Training Hike #2: Manitou Incline
The Manitou Incline…After One Week at Elevation
Just a quick recap: My first training hike was through Garden of the Gods and was about 6mi. It was recommended to me that the Manitou Incline is not only a rites of passage for Colorado Springs residents, but an awesome workout. With only knowing that it was a smoker and challenging (see sign pic below) I agreed to tag along with a couple family members. This is a .88mi hike up wooden railroad ties used as stairs cut into the side of the mountain. The elevation gain is 1850ft over that .88mi. The link below will really explain the actual hike, history, elevation gains, etc.
Weather and Clothing
It was a chilly 35 degrees (felt like 31) when we first started. I wore my Altra Timps with Smart Wool cushioned socks, Northface Paramount Active pants (Exoffico underwear again), a base layer of Merino Smart Wool 150 1/4 zip and then a 250 1/4 zip for an outer layer. No gloves and just a ball cap. I did try out the REI toe warmers. They are sticky on one side so you can choose top or bottom of your toes, they stay in place, and last for a long time. Definitely recommended on cold hike days.
Starting the Climb
After a quick check-in at the base with an attendant, you’re off. The below pic shows the view when we first started.
Starting off is a gentle incline which hides the pain and misery to come. The first 100-200m isn’t terrible, but then the incline flips the switch. Steep. Very steep and the stairs become closer, yet higher to step up. My heart rate went above 150BPM and I heated up enough to take off my outer layer. I didn’t wear it again the whole hike. Each 100 steps there is a metal plaque which states the general number of step you’re on (100-2700). While this is nice to keep track, it can become a mental game when you realize you’re only halfway to the halfway point…

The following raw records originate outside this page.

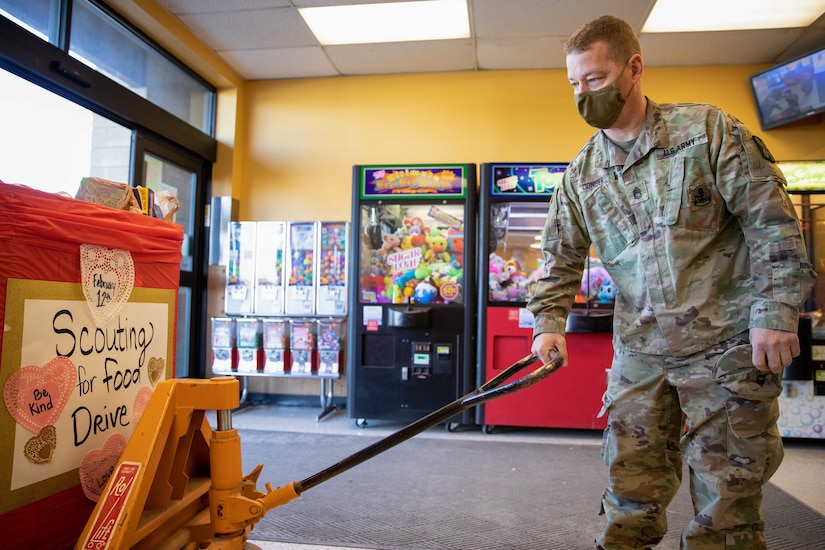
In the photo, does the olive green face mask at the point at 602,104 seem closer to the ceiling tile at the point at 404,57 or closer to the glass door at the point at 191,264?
the ceiling tile at the point at 404,57

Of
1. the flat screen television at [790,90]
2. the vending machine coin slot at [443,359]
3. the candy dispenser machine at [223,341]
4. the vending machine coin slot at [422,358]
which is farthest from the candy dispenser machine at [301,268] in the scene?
the flat screen television at [790,90]

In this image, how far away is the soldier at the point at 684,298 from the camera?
3.92 feet

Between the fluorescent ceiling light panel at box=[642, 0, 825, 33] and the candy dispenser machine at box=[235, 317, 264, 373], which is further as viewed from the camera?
the candy dispenser machine at box=[235, 317, 264, 373]

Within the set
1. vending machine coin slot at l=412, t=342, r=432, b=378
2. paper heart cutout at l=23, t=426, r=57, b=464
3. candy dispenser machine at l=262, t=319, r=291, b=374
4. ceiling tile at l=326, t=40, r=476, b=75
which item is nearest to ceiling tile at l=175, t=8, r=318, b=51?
ceiling tile at l=326, t=40, r=476, b=75

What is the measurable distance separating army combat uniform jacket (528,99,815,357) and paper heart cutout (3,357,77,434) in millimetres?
1291

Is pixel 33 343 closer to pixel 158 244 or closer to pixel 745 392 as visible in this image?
pixel 158 244

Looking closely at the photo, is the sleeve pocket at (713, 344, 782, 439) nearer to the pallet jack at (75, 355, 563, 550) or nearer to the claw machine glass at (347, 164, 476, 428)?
the pallet jack at (75, 355, 563, 550)

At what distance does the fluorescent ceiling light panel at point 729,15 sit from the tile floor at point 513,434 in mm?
3019

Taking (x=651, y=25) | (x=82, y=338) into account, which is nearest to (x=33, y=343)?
(x=82, y=338)

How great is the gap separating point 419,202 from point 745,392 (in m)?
2.82

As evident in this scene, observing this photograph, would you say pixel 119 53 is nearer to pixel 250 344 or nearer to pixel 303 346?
pixel 250 344

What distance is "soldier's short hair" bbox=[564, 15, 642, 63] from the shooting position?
4.42 feet

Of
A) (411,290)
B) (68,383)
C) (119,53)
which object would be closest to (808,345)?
(411,290)

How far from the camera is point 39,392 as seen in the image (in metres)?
1.21
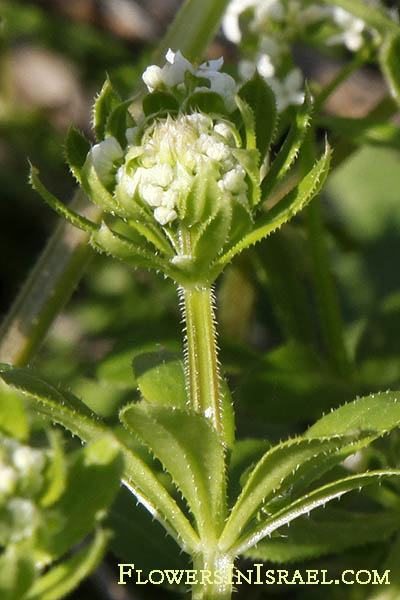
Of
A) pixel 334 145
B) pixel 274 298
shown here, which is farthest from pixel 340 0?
pixel 274 298

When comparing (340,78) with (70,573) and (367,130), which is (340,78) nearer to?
(367,130)

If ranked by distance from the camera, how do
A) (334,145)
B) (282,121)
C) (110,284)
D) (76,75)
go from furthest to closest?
(76,75)
(110,284)
(334,145)
(282,121)

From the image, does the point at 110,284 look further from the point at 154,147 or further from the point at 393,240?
the point at 154,147

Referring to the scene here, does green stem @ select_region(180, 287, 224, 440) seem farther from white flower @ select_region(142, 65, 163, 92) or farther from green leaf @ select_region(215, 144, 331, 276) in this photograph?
white flower @ select_region(142, 65, 163, 92)

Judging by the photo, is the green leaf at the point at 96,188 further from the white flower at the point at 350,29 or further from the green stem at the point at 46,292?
the white flower at the point at 350,29

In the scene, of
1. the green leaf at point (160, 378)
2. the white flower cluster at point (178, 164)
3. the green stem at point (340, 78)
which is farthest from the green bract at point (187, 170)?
the green stem at point (340, 78)

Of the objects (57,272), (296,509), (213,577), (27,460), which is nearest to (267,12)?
(57,272)

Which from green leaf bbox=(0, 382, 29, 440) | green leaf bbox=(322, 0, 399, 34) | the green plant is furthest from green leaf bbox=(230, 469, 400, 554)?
green leaf bbox=(322, 0, 399, 34)
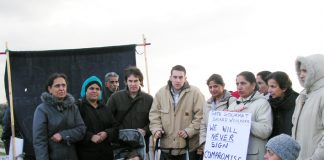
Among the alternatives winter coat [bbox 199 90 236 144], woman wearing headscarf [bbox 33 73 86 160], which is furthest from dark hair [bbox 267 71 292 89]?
woman wearing headscarf [bbox 33 73 86 160]

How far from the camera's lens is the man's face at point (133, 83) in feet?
19.6

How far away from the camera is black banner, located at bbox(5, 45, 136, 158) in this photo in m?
6.46

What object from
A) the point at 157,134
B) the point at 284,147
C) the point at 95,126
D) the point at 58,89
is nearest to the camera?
the point at 284,147

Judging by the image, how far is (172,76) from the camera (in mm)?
5859

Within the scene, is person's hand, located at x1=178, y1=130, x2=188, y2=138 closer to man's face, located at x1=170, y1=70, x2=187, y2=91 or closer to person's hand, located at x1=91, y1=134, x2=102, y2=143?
man's face, located at x1=170, y1=70, x2=187, y2=91

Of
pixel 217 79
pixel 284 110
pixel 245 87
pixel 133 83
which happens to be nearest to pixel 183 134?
pixel 217 79

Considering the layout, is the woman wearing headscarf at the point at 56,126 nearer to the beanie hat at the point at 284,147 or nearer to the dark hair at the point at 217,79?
the dark hair at the point at 217,79

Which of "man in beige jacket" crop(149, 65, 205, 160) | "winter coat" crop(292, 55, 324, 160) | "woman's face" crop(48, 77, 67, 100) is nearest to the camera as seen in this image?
"winter coat" crop(292, 55, 324, 160)

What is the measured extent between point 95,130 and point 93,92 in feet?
1.56

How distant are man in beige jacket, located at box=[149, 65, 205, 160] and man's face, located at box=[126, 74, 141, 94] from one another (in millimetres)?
347

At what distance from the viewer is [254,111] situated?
4941 millimetres

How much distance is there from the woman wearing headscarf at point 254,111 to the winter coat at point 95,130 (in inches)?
62.7

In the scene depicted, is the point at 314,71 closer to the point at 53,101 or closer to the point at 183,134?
the point at 183,134

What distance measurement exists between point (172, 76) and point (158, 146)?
3.17 feet
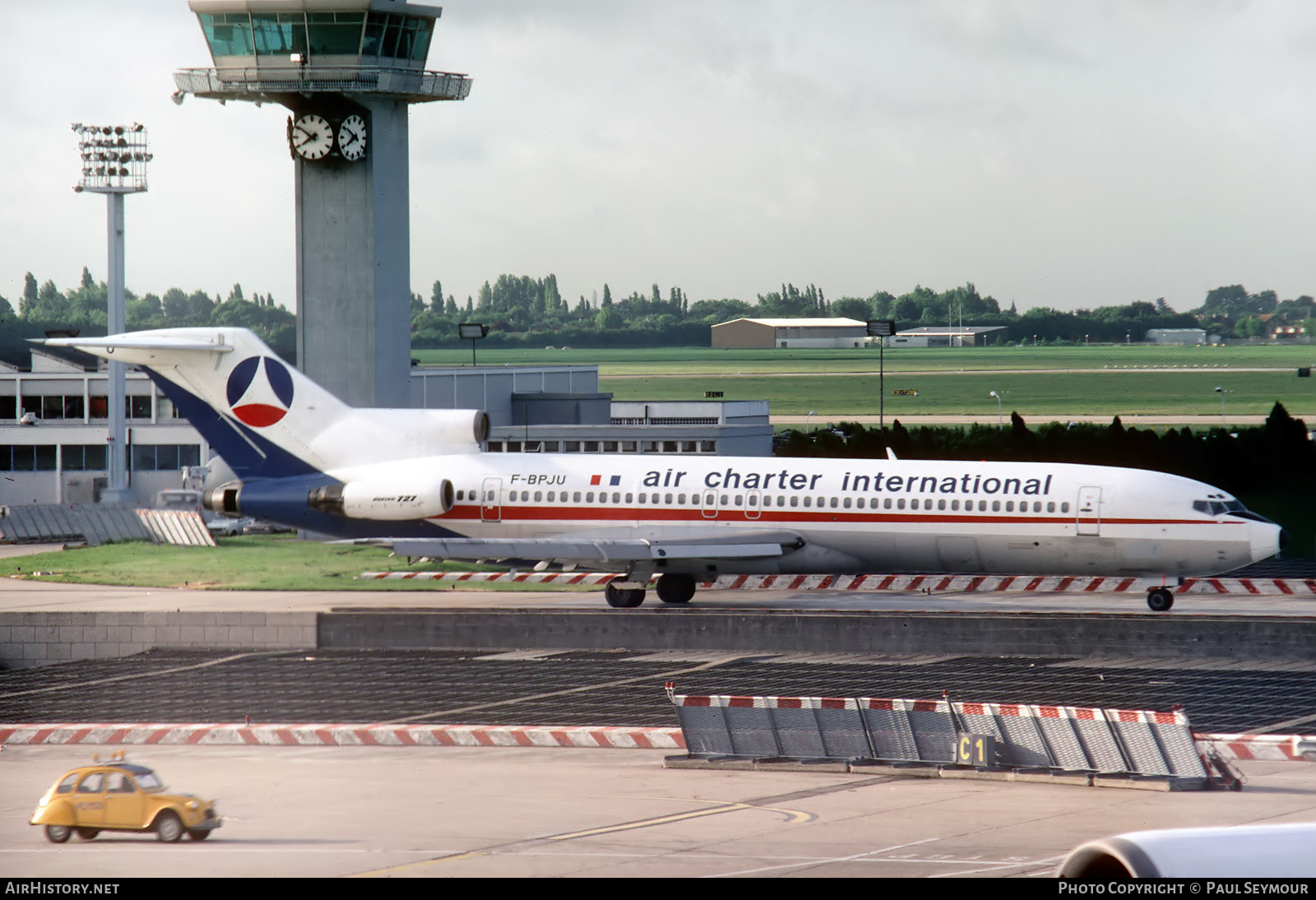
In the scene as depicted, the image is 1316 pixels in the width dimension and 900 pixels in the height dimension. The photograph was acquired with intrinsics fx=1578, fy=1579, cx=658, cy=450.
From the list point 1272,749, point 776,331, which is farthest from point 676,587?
point 776,331

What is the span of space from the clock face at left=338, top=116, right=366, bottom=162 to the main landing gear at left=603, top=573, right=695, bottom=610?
24.9 metres

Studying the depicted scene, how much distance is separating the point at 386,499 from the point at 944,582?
53.0 feet

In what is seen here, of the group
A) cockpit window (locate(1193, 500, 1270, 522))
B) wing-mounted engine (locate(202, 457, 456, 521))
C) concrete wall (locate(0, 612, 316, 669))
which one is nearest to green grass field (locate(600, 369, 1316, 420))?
cockpit window (locate(1193, 500, 1270, 522))

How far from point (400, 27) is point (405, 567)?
22.8 m

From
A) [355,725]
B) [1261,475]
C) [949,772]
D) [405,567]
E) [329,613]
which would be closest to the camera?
[949,772]

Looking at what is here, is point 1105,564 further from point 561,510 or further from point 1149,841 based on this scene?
point 1149,841

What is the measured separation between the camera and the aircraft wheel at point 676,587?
40844 millimetres

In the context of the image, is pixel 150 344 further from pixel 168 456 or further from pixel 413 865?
pixel 168 456

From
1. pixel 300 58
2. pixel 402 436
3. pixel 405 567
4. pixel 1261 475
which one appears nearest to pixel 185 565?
pixel 405 567

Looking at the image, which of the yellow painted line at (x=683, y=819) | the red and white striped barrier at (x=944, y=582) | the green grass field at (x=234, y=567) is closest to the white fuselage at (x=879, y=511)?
the red and white striped barrier at (x=944, y=582)

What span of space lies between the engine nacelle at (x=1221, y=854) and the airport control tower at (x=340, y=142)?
179 feet

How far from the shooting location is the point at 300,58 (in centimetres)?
5825

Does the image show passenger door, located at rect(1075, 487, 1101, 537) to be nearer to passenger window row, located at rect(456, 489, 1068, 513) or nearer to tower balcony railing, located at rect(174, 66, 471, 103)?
passenger window row, located at rect(456, 489, 1068, 513)

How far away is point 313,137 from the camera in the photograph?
194 ft
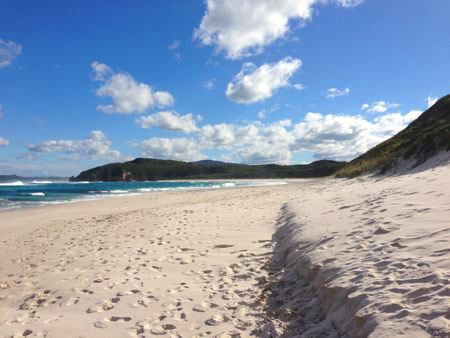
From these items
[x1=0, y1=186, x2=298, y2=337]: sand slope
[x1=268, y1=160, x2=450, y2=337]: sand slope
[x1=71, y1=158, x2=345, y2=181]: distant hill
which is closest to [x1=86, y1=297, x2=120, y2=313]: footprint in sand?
[x1=0, y1=186, x2=298, y2=337]: sand slope

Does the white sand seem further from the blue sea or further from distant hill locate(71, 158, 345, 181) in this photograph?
distant hill locate(71, 158, 345, 181)

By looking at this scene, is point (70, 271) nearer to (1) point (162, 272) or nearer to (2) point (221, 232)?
(1) point (162, 272)

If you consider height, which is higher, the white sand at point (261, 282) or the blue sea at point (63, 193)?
the blue sea at point (63, 193)

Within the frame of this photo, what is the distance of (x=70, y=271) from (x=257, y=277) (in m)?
4.63

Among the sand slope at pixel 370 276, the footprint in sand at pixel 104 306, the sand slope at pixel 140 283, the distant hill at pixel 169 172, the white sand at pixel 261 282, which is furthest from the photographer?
the distant hill at pixel 169 172

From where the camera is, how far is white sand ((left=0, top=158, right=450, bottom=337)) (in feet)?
12.5

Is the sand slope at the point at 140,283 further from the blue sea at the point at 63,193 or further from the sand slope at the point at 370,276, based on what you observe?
the blue sea at the point at 63,193

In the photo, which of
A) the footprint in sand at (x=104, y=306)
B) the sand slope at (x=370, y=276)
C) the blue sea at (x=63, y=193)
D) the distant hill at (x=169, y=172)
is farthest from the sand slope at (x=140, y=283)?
the distant hill at (x=169, y=172)

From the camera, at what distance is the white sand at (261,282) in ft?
12.5

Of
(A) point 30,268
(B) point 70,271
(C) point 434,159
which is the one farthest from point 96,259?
(C) point 434,159

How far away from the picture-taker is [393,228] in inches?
244

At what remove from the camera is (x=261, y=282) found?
613cm

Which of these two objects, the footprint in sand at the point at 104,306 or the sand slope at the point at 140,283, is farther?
the footprint in sand at the point at 104,306

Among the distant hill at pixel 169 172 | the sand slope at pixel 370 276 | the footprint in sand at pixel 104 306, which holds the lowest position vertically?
the footprint in sand at pixel 104 306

The best way I can describe the rest of the hike up to the top is everyone seemed like a walking zombie. Imagine the Walking Dead climbing a mountain. People were mostly hyper-focused and just concentrated on their next steps. There were one or two outliers (assumption ultramarathoners) who flew up and then back down before I even got to the top. Or maybe I’m just that slow. The below pics will show how steep some parts were. #shutuplegs
You can see the top or at least what you think is the top from the very start of the climb. As you get closer to the top, you realize there is a false summit and you still have a little over .25mi to go. Struggle bus time and demoralizing to some. I forgot to mention there are bail out points along the way, or you could just turn around and go back down. The pic below shows the view right after the false summit.
At the Top Finally!!!
About 50mins later, I finally made it to the top. My average heart rate through the majority of the climb was between 160-170BPM. I started to get a headache about halfway up which was either due to dehydration or just not being acclimated to the elevation. I drank water consistently, though did not eat anything. I was happy to summit, take a look around and marvel how steep of a climb it was (pics below). I chugged a small bottle of pickle juice to make sure I wouldn’t cramp up on the way back down and we headed to the descent.
What Goes Up, Must Go Down
For the descent there are two options: Go back down the same way you came up, or take the Barr Trail with switchbacks down to the bottom. The trail is about 3mi long. We opted for the trail and off we went. There is an amazing view of Pikes Peak right when you turn onto the trail, but it was covered by clouds that day (pic below).
There are also trails to take you to Gold Camp and Barr Camp off the descent trail. The terrain going down was primarily hard compacted dirt with pea gravel and some larger rocks. We used an “airborne shuffle” on the descent and made it pretty quickly. Hiker etiquette was in full play as some would pause to let you by if you’re traveling at a faster pace. A nice “Good morning, thankyou!” was exchanged amongst those who did. There were also those ascending on that trail to the top as well. We saw the same runner twice on the descent. Not sure if he was running hill repeats or not but he passed us going down, and then again going back up.
Back to the Start Point And Final Thoughts
We reached the end point and made our way back to our parking spot. The Altra’s held up well; no hot spots or foot pain. I didn’t bring my trekking poles or only a few hikers were using them that day. At some points I was bending over to help with the next steps because they were pretty steep. This is a great workout and I burned 1.5kcal with a total distance of 4.01mi. Total time was 2:17:37 (this included some resting on the way up). Average pace was 34:17min/mi. Total gain in elevation was 1,871ft. Starting elevation was 6,400ft and at the top it was 8,518ft.
All in all a great workout and I will most likely complete this two or three more times before my AT thru hike starting in February. My next training hike post will cover the Columbine Trail on Cheyenne Mountain. Thanks for following along!